Text shown »
Need an Escape? Something to Pass the Time? Download a Kemco Android RPG

PCMag
PC Magazine
Published in
6 min readMar 4, 2020

The constant flow of role-playing games from publisher Kemco is like a great procedural TV show — engaging, entertaining, and just predictable enough. Here are five Kemco Android RPGs to get you started.

By Sascha Segan

Sometimes you need to settle into something just predictable enough.

For many years, especially when my daughter was small and I was always tired, I watched procedural shows at night. They mostly featured a charismatic lead, a one-word title, and a puzzle that was solved within the hour. House. Castle. Bones. Or the ancestor of them all, Law & Order (I watched all 200+ episodes of the original).

They’re the perfect amount of predictability and twists, a dash of wit and justice served. You don’t have to follow a complex mythology. There’s a cold open, a bit of banter, character establishment, red herring, twist, final answer. On Law & Order, if there was a rich kid, they always did it. On House, it was never lupus. And if you don’t like an episode, well, there would be a different one next week.

Mobile Gaming’s Version of the TV Procedural

In the role-playing game (RPG) world, those looking for a similar escape have Kemco. A venerable Japanese publisher, Kemco has over the past decade cranked out a constant stream of similar-but-different, 8- and 16-bit-style Japanese RPGs on a nearly monthly basis. Kemco’s games have plucky and sassy heroes, customizable skill systems, and brisk plots. They pop up for iOS, Android, consoles, and on Steam.

Directions » According to the article on Kemco, how often has the publisher released its Japanese RPGs over the past decade? The material after the article isn't needed.

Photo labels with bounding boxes
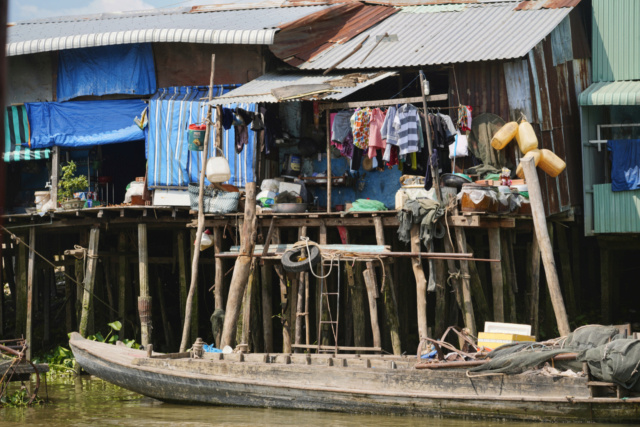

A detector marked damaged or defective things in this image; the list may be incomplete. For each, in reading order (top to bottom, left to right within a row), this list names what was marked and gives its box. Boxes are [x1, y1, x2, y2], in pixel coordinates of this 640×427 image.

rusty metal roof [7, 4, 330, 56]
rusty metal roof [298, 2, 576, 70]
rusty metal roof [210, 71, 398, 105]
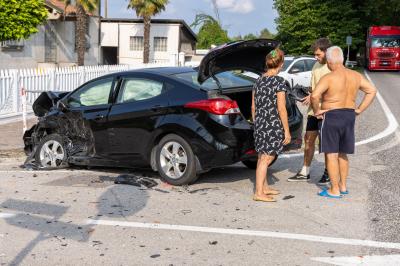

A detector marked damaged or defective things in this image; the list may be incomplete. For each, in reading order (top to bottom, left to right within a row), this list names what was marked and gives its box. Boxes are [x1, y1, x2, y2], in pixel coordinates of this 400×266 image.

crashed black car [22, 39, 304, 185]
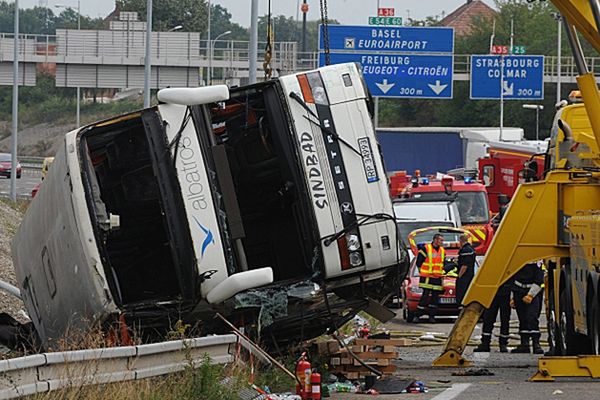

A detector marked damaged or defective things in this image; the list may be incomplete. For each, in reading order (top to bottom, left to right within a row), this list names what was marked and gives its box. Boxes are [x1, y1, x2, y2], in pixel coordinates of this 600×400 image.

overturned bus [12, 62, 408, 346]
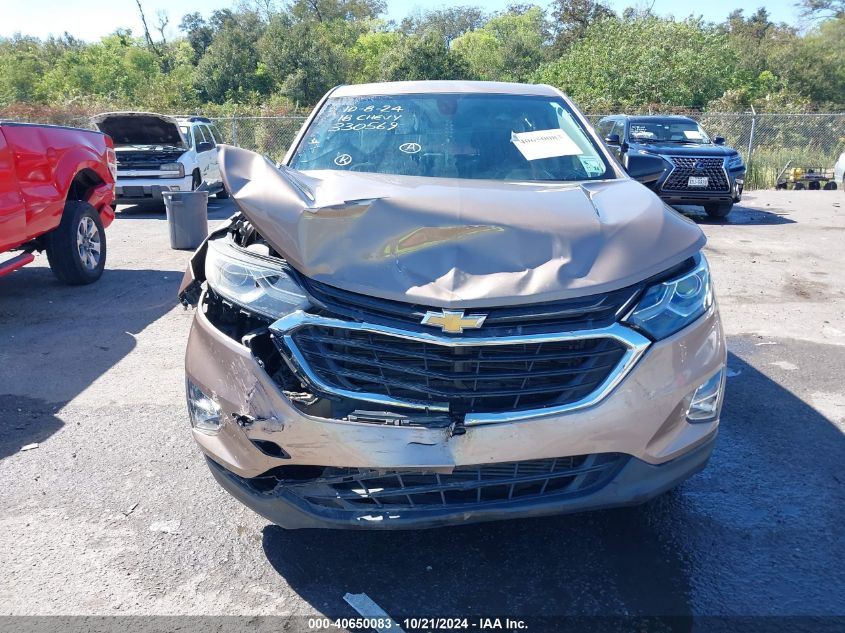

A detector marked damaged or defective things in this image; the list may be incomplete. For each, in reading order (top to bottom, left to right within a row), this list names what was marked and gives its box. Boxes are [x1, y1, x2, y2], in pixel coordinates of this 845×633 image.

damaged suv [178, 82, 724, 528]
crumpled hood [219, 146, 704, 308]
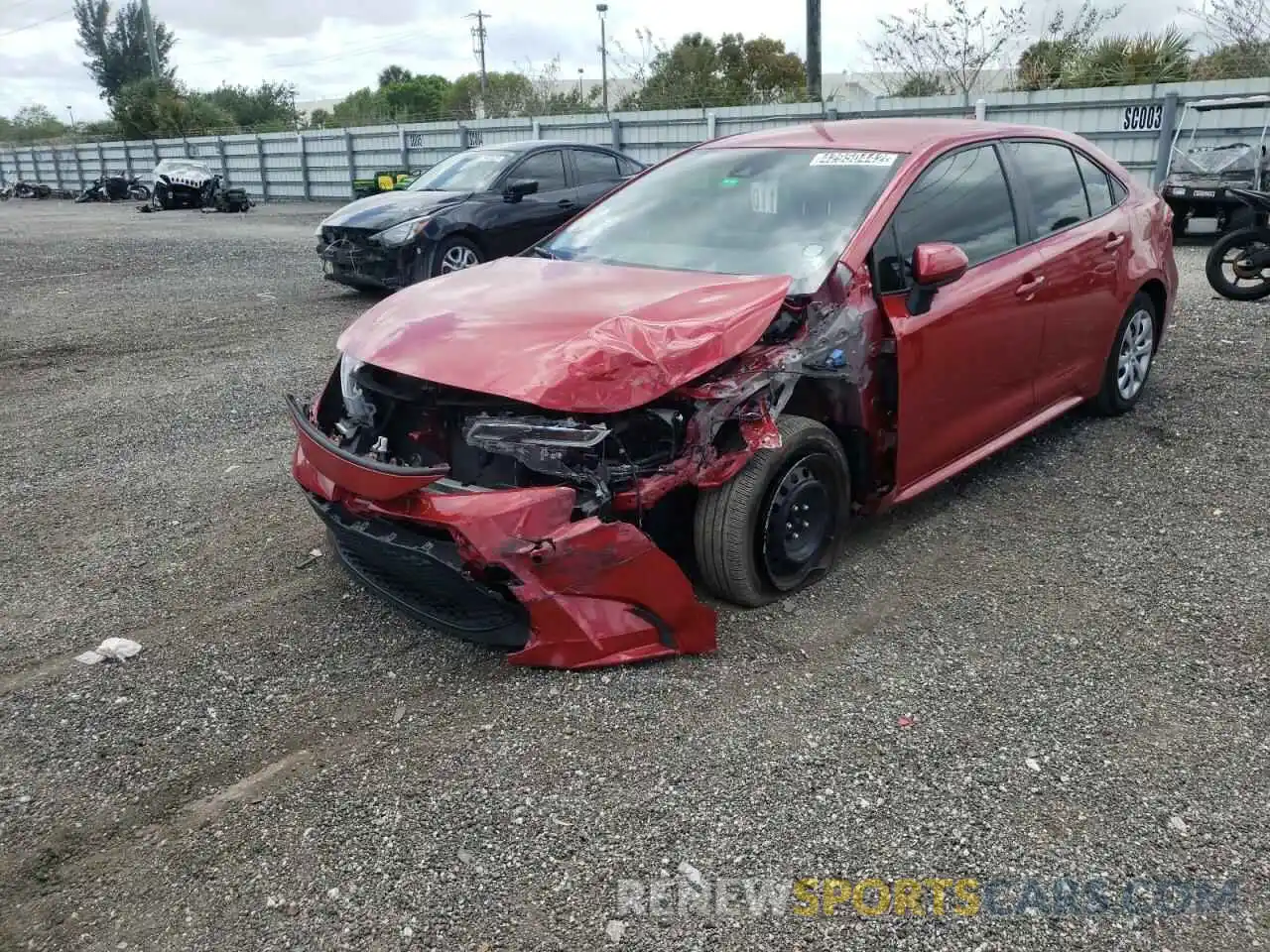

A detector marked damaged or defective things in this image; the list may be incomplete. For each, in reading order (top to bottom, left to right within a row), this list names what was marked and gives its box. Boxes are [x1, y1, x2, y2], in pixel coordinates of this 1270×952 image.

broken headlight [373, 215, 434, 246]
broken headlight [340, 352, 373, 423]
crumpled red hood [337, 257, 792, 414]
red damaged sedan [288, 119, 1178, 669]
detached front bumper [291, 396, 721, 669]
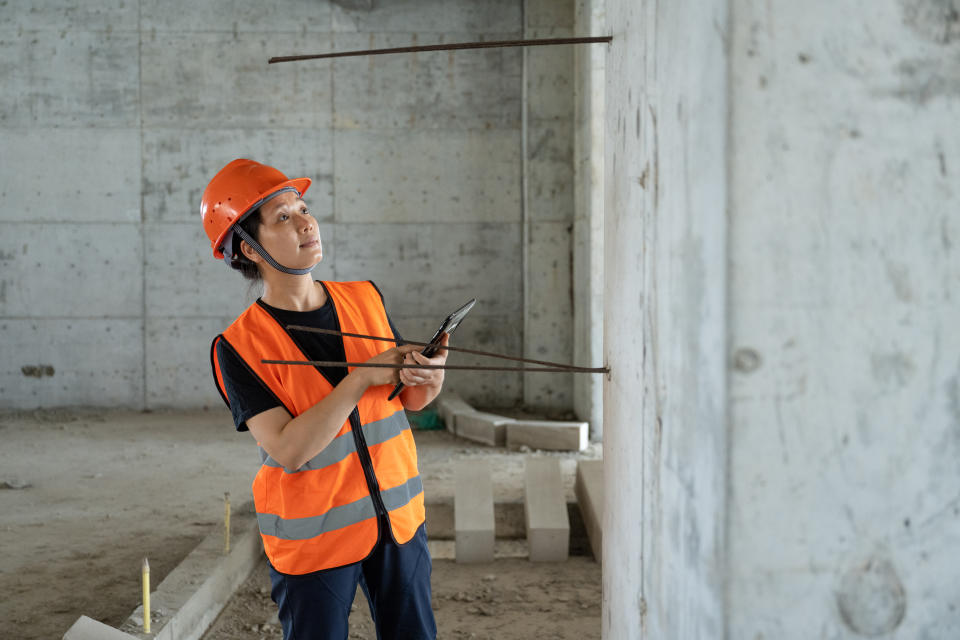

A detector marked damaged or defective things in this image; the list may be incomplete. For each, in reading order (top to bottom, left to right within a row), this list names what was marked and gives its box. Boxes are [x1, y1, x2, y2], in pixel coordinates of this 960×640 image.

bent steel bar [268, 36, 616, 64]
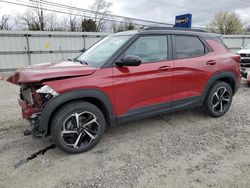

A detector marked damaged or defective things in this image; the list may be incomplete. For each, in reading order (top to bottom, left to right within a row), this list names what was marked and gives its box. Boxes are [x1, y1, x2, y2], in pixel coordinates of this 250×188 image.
---
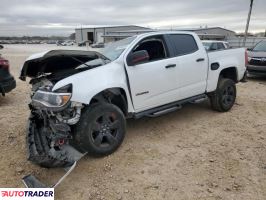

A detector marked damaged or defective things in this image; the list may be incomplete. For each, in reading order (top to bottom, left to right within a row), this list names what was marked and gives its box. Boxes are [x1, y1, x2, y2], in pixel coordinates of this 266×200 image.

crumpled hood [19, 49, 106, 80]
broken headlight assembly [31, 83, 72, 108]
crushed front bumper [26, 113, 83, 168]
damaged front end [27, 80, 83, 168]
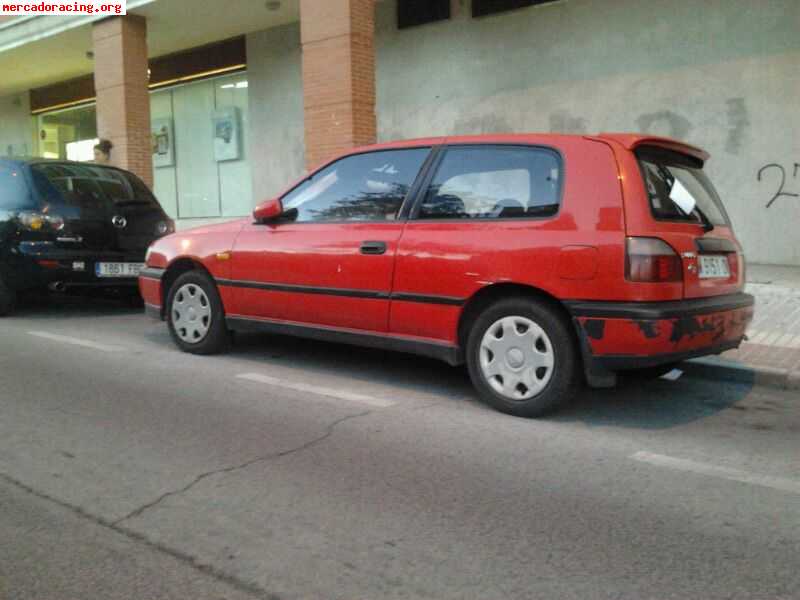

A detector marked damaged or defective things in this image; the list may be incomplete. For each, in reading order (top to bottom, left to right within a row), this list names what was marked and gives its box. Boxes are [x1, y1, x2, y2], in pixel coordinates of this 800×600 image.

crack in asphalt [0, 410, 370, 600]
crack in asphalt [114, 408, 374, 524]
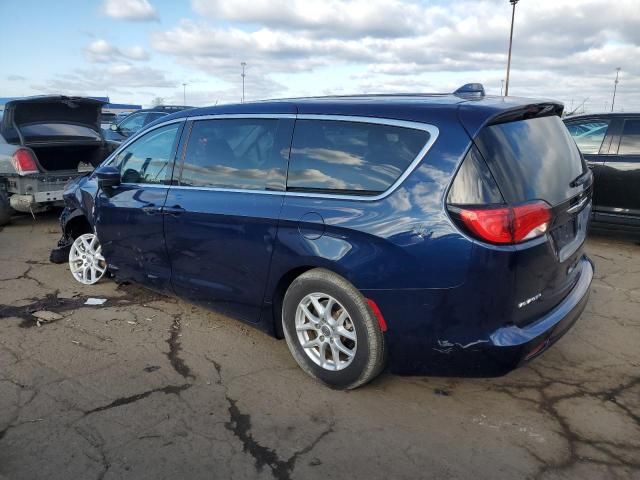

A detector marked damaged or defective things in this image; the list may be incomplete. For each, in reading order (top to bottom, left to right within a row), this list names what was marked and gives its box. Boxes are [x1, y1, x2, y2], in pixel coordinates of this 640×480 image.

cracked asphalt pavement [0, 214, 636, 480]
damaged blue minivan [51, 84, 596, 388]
* * *
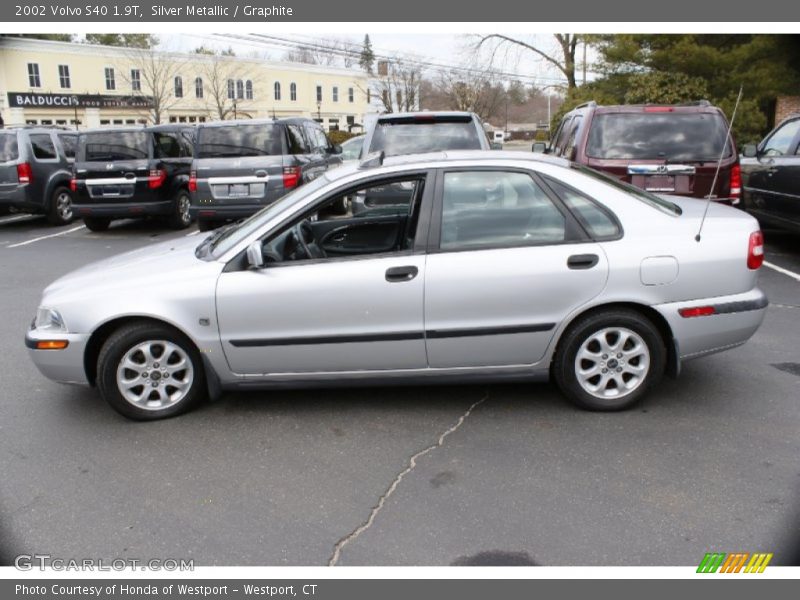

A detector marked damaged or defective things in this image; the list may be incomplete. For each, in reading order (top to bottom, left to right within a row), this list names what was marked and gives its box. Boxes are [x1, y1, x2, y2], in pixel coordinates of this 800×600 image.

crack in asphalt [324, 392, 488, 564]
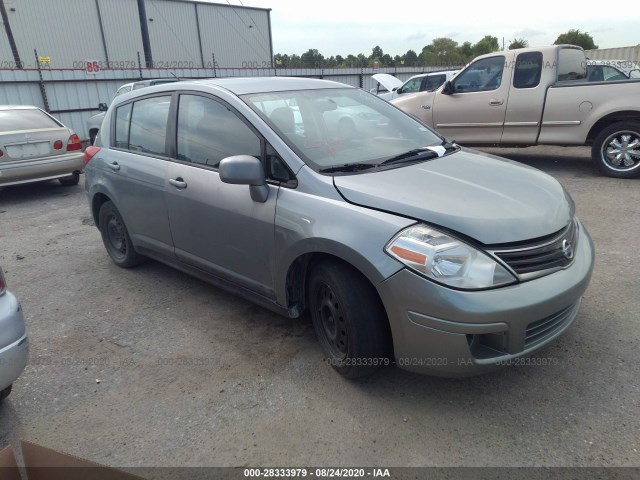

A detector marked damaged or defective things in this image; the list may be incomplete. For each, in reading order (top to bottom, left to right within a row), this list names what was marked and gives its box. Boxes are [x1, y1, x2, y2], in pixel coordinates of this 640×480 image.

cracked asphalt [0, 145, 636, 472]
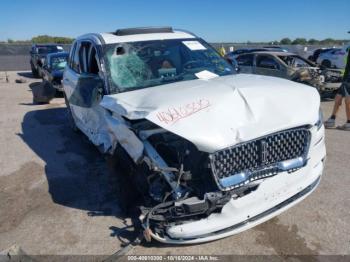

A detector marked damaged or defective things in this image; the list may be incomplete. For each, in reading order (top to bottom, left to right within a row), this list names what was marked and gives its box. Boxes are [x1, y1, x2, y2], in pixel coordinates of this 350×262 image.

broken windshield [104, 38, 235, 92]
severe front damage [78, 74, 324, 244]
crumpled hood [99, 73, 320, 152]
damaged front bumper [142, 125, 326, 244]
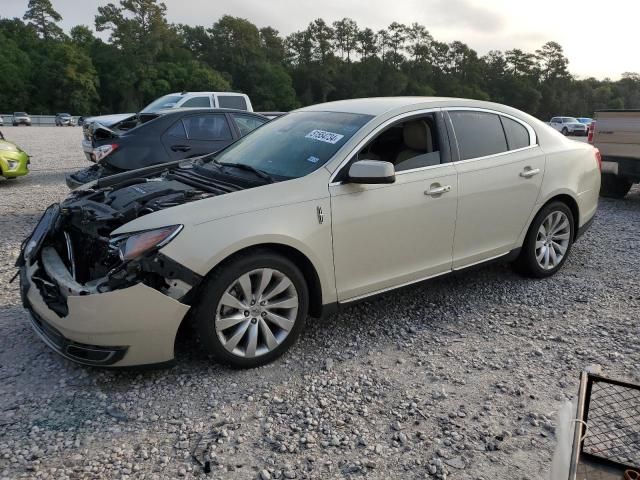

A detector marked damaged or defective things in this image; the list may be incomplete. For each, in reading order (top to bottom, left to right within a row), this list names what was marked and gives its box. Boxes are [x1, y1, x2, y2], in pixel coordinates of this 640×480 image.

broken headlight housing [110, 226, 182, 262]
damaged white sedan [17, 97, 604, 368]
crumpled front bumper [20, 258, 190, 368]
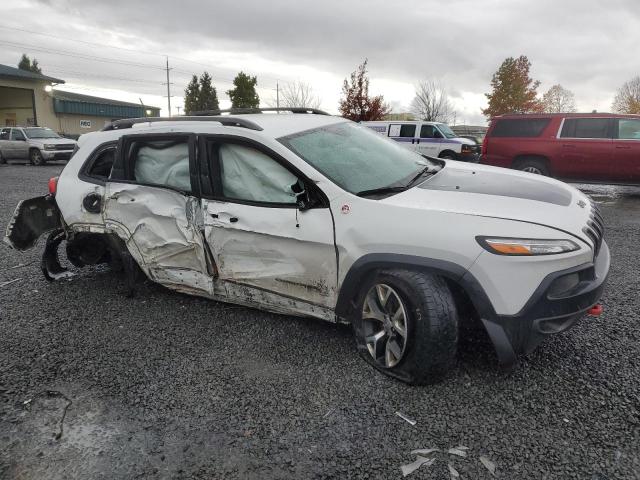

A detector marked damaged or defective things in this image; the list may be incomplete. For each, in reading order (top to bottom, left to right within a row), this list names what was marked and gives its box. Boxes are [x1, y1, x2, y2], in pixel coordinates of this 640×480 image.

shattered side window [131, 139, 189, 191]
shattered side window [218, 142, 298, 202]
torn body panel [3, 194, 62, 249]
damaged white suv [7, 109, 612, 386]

Exercise result » On a nearly monthly basis.